Aquele jovem de 20 anos que
tentava correr 15 minutos seguidos no Estádio Primeiro de Maio, em Lisboa,
tinha sido a criança que passara grande parte da sua infância “amarrado” a umas
pesadas botas ortopédicas, a palmilhas especiais e a consultas de ortopedia.
Aquele jovem ainda tinha na
memória a primeira vez que calçou uns “ténis” e se viu livre das botas.
Aquele jovem era o mesmo que
tinha sido dado como inapto para o serviço militar obrigatório por questões
físicas ou o mesmo que viria a surpreender, anos mais tarde, um conhecido, e
afamado médico, da selecção nacional de futebol devido à morfologia dos seus
pés.

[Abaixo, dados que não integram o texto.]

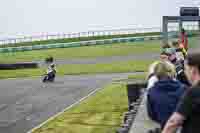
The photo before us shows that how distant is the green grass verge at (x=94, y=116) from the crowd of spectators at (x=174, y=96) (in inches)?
250

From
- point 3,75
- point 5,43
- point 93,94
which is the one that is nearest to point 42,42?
point 5,43

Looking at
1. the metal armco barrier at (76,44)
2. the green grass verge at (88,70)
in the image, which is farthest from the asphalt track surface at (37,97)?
the metal armco barrier at (76,44)

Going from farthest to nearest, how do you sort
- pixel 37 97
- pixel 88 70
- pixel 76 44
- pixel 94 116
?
pixel 76 44
pixel 88 70
pixel 37 97
pixel 94 116

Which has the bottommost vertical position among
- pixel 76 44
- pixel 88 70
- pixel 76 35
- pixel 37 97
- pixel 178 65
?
pixel 37 97

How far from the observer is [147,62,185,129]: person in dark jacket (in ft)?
21.0

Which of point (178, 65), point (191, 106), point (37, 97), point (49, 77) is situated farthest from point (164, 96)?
point (49, 77)

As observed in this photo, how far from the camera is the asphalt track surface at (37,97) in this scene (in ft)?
59.7

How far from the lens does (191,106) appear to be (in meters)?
4.83

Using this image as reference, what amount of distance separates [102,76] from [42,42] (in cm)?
4505

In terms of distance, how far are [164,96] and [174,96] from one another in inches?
4.4

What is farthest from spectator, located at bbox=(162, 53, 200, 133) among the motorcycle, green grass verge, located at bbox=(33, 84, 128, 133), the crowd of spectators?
the motorcycle

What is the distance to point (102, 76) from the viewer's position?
32.7 m

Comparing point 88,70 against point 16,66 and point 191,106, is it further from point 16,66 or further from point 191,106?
point 191,106

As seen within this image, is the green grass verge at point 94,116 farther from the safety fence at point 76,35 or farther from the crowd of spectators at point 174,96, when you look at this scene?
the safety fence at point 76,35
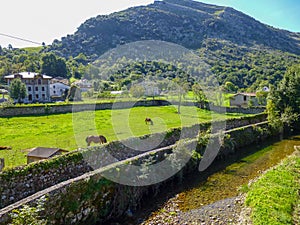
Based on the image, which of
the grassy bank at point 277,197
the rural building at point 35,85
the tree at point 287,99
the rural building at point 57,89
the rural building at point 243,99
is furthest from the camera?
the rural building at point 57,89

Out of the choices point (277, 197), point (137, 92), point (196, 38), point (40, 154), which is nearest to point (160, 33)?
point (196, 38)

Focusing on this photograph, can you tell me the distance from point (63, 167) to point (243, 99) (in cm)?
4762

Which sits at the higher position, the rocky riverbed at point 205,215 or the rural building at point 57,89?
the rural building at point 57,89

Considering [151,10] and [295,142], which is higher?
[151,10]

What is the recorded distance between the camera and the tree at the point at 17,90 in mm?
46469

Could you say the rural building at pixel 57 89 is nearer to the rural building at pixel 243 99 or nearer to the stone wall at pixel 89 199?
the rural building at pixel 243 99

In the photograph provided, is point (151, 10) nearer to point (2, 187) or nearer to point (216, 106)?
point (216, 106)

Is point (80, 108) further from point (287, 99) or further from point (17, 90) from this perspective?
point (287, 99)

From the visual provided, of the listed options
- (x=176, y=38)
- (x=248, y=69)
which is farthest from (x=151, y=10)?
(x=248, y=69)

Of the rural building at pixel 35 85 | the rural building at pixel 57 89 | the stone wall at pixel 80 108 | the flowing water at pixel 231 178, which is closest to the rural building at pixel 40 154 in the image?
the flowing water at pixel 231 178

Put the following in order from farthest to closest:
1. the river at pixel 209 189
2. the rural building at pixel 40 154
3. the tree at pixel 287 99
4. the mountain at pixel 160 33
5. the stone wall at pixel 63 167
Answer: the mountain at pixel 160 33 → the tree at pixel 287 99 → the rural building at pixel 40 154 → the river at pixel 209 189 → the stone wall at pixel 63 167

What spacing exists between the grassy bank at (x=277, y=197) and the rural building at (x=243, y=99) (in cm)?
3852

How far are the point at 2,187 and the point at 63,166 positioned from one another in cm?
252

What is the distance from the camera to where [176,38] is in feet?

Surpresa que chegou ao ponto de chamar os colegas para verem o “fenómeno”!
Por tudo isto o jovem de 20
anos que tentava correr no Estádio do INATEL tinha pela frente um desafio muito
maior que um normal aspirante a corredor.
Mas era um jovem de aceitar
desafios com paixão, aliás era um jovem de viver tudo com paixão e sofreguidão.
E alcançou os 15 minutos de
corrida contínua, os 30 minutos, a mágica e eufórica hora.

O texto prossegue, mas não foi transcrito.